Listed entries:

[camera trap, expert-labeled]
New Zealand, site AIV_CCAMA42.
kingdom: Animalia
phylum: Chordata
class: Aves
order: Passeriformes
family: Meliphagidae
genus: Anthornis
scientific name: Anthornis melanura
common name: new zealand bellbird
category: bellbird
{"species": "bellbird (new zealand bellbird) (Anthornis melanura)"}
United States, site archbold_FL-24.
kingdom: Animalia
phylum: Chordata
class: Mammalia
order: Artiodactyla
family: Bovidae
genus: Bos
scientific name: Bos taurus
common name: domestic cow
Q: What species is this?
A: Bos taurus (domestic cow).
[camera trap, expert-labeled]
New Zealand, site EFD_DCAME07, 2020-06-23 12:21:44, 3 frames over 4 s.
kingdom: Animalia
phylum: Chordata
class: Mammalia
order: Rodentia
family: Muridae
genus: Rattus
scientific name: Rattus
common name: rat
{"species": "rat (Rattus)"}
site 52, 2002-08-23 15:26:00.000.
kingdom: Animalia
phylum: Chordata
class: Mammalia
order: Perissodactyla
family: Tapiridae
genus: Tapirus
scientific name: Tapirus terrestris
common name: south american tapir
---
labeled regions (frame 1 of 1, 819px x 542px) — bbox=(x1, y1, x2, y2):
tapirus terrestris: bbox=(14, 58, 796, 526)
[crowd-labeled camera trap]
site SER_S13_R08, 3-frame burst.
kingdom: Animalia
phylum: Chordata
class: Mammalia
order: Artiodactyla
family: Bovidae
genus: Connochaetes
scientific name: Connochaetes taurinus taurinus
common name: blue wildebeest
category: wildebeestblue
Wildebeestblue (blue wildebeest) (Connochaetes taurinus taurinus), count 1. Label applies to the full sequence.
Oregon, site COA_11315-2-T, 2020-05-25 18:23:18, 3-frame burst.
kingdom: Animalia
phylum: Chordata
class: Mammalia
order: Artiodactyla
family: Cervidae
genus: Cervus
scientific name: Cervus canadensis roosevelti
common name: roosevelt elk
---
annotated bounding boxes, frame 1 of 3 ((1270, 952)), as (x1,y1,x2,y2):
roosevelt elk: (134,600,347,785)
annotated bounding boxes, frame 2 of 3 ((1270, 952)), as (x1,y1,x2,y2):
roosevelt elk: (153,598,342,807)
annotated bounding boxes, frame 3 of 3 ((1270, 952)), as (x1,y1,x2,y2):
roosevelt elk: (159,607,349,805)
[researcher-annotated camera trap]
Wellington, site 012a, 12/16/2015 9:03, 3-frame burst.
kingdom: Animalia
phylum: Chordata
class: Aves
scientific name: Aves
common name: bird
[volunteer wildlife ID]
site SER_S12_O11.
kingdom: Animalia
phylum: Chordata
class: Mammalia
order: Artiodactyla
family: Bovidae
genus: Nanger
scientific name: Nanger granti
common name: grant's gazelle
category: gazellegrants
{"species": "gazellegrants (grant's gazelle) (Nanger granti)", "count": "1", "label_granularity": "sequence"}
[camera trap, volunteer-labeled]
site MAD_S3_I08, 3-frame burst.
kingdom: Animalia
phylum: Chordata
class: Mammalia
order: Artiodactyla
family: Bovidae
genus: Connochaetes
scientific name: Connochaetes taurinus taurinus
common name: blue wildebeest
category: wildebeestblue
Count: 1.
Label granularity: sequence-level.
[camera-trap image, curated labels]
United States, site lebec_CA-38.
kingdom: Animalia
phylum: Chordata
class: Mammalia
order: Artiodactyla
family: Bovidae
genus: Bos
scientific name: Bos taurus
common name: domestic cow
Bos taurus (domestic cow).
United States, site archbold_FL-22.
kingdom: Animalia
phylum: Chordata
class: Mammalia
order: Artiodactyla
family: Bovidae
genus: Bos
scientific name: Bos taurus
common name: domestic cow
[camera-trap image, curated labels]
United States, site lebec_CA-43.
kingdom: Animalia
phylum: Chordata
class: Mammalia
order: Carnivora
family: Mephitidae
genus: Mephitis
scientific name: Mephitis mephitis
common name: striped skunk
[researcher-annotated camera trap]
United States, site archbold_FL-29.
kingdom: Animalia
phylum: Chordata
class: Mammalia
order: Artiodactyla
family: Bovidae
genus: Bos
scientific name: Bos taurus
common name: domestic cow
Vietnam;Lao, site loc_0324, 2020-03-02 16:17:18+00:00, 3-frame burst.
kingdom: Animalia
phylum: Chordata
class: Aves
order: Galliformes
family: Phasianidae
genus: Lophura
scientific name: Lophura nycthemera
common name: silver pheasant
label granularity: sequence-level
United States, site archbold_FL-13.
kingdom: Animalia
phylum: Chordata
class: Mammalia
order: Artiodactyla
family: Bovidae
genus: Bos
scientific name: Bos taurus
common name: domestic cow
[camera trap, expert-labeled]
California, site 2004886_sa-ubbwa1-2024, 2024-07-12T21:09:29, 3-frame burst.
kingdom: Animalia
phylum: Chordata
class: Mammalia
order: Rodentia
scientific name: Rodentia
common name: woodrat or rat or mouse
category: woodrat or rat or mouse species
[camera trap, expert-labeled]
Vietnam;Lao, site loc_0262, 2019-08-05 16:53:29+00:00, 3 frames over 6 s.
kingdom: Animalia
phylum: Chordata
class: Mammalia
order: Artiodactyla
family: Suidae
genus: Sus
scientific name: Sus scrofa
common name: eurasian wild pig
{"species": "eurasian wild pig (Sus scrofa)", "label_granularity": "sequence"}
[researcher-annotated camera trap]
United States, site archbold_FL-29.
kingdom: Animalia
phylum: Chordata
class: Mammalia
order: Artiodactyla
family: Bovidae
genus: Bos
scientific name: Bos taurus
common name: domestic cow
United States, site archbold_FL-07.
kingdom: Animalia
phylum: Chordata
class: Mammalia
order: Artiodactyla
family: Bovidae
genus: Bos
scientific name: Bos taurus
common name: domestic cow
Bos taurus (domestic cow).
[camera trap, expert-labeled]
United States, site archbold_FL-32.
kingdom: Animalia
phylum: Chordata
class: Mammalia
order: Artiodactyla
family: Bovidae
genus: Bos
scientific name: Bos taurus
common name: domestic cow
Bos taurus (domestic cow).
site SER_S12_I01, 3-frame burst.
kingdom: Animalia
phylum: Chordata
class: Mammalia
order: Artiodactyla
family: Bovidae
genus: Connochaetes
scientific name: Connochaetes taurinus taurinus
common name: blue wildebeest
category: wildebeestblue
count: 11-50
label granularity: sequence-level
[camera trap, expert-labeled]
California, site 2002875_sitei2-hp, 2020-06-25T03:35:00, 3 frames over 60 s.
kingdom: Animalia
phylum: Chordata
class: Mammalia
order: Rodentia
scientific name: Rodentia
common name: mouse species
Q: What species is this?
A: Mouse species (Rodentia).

Aim of the exercise:
Your task is to reproduce the entries exactly, starting at the first line and ending with the line containing "scientific name: Rattus".

Answer to this task:
[camera trap, expert-labeled]
New Zealand, site AIV_CCAMA42.
kingdom: Animalia
phylum: Chordata
class: Aves
order: Passeriformes
family: Meliphagidae
genus: Anthornis
scientific name: Anthornis melanura
common name: new zealand bellbird
category: bellbird
{"species": "bellbird (new zealand bellbird) (Anthornis melanura)"}
United States, site archbold_FL-24.
kingdom: Animalia
phylum: Chordata
class: Mammalia
order: Artiodactyla
family: Bovidae
genus: Bos
scientific name: Bos taurus
common name: domestic cow
Q: What species is this?
A: Bos taurus (domestic cow).
[camera trap, expert-labeled]
New Zealand, site EFD_DCAME07, 2020-06-23 12:21:44, 3 frames over 4 s.
kingdom: Animalia
phylum: Chordata
class: Mammalia
order: Rodentia
family: Muridae
genus: Rattus
scientific name: Rattus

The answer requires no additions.